# PROBLEM STATEMENT
Format everything in the listing from its first line down to and including the line containing "1.73 meters" as a Markdown table with the columns Row and Line. Give each line its own numbered row and leave out the blank lines.

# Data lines
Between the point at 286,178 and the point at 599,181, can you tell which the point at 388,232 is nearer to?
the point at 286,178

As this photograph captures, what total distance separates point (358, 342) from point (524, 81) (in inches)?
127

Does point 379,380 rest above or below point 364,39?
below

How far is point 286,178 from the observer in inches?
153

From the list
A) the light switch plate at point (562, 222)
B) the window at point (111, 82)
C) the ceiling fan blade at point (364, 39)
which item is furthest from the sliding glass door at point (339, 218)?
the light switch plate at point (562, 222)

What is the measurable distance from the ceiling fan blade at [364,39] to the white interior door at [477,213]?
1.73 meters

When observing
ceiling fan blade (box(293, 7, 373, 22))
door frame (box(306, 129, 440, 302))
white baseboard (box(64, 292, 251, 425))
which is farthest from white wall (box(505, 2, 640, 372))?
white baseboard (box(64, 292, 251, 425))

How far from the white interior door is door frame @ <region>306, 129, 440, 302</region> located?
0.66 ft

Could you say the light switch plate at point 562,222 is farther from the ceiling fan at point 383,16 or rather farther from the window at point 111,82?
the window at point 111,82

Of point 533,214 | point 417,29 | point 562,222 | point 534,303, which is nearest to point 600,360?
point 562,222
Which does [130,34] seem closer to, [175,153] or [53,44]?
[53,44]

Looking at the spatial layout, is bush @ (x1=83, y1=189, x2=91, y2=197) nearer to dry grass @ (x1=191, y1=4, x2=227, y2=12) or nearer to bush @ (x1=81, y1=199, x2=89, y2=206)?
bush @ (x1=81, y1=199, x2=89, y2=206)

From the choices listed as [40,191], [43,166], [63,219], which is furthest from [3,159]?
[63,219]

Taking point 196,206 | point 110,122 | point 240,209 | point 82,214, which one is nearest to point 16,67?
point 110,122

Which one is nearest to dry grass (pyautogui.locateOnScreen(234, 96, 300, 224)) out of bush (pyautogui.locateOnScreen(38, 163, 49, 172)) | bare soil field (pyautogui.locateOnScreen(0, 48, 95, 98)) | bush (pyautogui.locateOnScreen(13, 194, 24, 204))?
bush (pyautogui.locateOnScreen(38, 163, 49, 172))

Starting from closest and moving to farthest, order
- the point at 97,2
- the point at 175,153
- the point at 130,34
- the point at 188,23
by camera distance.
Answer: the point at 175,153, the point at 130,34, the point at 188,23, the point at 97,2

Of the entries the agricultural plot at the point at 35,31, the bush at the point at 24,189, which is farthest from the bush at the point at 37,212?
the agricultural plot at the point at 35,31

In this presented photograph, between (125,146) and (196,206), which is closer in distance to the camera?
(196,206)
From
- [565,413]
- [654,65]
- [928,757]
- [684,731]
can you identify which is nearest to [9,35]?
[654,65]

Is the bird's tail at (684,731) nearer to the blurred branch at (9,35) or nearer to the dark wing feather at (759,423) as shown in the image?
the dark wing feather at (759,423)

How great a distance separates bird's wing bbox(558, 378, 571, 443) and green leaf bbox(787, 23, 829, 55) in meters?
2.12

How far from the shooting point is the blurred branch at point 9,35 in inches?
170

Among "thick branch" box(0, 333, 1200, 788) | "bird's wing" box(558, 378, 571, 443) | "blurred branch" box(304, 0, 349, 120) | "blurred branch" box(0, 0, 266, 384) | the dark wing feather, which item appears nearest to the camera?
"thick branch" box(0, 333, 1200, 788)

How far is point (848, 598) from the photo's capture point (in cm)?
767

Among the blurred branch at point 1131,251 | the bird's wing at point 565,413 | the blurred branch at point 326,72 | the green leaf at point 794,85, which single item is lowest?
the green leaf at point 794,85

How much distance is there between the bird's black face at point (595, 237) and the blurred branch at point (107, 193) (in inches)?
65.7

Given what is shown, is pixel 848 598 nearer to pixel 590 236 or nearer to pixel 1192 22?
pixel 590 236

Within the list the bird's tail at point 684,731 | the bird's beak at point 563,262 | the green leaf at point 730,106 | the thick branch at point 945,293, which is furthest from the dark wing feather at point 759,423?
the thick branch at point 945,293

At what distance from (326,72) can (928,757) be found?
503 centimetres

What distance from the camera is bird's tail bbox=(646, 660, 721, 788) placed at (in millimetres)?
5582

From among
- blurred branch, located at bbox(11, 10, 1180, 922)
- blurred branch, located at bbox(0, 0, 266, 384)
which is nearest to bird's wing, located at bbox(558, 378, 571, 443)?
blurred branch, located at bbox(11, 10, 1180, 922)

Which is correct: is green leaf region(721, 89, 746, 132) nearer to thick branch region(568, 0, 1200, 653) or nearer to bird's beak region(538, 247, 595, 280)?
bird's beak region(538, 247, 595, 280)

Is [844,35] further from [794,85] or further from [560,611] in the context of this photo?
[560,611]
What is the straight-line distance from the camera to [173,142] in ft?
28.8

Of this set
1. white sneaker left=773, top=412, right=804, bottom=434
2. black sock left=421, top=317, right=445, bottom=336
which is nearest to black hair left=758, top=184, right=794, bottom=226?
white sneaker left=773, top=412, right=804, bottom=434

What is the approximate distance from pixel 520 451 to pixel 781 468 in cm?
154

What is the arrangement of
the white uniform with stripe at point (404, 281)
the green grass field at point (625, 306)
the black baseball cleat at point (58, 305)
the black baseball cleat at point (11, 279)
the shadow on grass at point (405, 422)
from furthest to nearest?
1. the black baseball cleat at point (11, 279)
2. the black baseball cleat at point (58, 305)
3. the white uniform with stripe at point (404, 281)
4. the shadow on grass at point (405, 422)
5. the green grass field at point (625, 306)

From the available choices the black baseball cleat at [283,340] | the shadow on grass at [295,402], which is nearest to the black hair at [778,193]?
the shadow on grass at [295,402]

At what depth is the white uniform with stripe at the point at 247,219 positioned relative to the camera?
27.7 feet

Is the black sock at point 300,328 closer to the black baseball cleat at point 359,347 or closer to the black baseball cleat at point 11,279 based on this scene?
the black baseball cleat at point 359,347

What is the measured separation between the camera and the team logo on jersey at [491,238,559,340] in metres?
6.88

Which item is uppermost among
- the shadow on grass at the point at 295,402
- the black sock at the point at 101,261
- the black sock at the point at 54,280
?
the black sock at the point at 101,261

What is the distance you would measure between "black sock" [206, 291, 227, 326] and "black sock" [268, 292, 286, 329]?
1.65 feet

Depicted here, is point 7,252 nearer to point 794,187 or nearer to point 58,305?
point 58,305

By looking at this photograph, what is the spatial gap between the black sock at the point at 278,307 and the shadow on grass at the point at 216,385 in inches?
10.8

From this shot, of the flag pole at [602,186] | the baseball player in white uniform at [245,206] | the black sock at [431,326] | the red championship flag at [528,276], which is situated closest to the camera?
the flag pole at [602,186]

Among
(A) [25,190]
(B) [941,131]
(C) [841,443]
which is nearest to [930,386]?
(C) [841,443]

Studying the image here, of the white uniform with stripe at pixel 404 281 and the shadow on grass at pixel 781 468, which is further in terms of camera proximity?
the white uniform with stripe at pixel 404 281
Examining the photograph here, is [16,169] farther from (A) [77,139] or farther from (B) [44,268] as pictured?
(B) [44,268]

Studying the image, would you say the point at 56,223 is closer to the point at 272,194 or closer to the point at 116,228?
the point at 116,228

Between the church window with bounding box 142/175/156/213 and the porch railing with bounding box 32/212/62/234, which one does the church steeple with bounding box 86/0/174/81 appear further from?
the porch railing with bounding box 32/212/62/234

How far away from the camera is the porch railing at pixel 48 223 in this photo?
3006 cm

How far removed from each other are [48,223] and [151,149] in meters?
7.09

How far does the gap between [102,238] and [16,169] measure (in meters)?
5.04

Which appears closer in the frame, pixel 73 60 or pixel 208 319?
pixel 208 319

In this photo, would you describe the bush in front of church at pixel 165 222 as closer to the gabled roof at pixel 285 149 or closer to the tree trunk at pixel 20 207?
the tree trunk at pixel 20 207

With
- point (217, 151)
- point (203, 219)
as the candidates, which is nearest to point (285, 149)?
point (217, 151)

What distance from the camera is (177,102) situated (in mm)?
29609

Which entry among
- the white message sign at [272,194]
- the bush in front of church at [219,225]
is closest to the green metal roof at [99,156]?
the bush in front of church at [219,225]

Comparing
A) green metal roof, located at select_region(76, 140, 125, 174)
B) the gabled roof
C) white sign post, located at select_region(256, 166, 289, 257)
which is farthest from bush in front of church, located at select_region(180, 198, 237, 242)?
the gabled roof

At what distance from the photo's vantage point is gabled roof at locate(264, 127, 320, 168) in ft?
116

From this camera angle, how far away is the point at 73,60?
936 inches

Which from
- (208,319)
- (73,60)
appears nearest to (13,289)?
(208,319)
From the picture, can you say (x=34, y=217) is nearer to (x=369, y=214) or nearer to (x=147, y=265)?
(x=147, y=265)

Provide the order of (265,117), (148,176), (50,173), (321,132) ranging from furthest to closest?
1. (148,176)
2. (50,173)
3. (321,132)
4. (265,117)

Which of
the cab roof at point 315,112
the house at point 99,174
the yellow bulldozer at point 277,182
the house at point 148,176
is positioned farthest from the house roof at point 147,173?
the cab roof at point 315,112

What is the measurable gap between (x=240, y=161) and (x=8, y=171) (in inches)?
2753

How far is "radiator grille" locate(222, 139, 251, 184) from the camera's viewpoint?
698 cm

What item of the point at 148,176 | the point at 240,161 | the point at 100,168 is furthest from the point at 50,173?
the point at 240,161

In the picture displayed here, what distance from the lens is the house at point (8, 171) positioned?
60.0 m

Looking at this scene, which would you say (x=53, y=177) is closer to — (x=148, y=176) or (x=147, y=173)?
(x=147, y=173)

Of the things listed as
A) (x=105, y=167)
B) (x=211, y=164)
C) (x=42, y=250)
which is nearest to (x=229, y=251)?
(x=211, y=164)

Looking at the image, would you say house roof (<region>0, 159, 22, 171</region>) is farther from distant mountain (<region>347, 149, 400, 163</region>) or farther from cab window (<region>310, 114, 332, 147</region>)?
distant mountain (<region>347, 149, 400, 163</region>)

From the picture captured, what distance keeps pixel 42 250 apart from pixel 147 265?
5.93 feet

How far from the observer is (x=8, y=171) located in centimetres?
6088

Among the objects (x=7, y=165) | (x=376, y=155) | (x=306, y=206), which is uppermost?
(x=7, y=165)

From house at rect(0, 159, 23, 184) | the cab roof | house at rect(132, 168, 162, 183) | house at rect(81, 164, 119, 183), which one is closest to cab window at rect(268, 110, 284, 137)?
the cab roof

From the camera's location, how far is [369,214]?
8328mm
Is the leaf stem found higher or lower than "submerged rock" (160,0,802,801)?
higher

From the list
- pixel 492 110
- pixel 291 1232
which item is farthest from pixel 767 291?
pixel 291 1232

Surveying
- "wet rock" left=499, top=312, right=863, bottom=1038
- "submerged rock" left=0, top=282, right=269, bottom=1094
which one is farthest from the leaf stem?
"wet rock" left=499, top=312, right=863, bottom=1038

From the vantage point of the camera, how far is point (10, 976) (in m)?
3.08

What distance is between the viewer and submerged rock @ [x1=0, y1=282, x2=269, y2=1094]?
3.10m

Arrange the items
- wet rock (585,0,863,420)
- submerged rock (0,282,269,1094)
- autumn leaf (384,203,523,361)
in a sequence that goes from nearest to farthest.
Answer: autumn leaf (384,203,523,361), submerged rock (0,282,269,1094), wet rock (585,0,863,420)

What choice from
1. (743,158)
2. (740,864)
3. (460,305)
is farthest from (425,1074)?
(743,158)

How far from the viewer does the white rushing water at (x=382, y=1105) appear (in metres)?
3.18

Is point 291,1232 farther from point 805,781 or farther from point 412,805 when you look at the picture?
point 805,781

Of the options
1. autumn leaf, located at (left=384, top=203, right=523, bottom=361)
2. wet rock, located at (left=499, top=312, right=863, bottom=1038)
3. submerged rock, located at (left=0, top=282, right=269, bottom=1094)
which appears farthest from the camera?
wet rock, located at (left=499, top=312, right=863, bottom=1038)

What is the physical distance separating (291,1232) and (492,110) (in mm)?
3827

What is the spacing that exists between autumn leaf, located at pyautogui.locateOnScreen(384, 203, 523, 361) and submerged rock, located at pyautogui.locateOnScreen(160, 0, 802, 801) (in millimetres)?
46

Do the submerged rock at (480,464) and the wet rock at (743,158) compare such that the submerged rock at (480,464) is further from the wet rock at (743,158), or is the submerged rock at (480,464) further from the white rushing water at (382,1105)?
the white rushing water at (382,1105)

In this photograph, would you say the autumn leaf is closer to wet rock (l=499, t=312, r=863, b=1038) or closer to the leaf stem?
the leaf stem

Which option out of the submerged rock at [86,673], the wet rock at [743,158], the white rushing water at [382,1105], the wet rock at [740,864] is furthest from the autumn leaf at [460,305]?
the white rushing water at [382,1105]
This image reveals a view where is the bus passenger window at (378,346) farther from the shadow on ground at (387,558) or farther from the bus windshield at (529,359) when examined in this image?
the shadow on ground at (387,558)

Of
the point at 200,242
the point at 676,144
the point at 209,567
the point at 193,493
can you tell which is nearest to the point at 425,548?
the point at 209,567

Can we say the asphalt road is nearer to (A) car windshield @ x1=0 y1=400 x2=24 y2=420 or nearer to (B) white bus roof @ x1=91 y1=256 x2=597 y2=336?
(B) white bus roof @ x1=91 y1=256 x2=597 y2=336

# RESULT
| Row | Line |
|---|---|
| 1 | Between the point at 286,178 and the point at 599,181, can you tell which the point at 388,232 is nearer to? |
| 2 | the point at 286,178 |
| 3 | As this photograph captures, what total distance separates point (358, 342) from point (524, 81) (in inches)? |
| 4 | 127 |
| 5 | Does point 379,380 rest above or below point 364,39? |
| 6 | below |
| 7 | How far is point 286,178 from the observer in inches? |
| 8 | 153 |
| 9 | From the list |
| 10 | A) the light switch plate at point (562, 222) |
| 11 | B) the window at point (111, 82) |
| 12 | C) the ceiling fan blade at point (364, 39) |
| 13 | which item is furthest from the sliding glass door at point (339, 218)? |
| 14 | the light switch plate at point (562, 222) |
| 15 | What is the measurable distance from the ceiling fan blade at [364,39] to the white interior door at [477,213]? |
| 16 | 1.73 meters |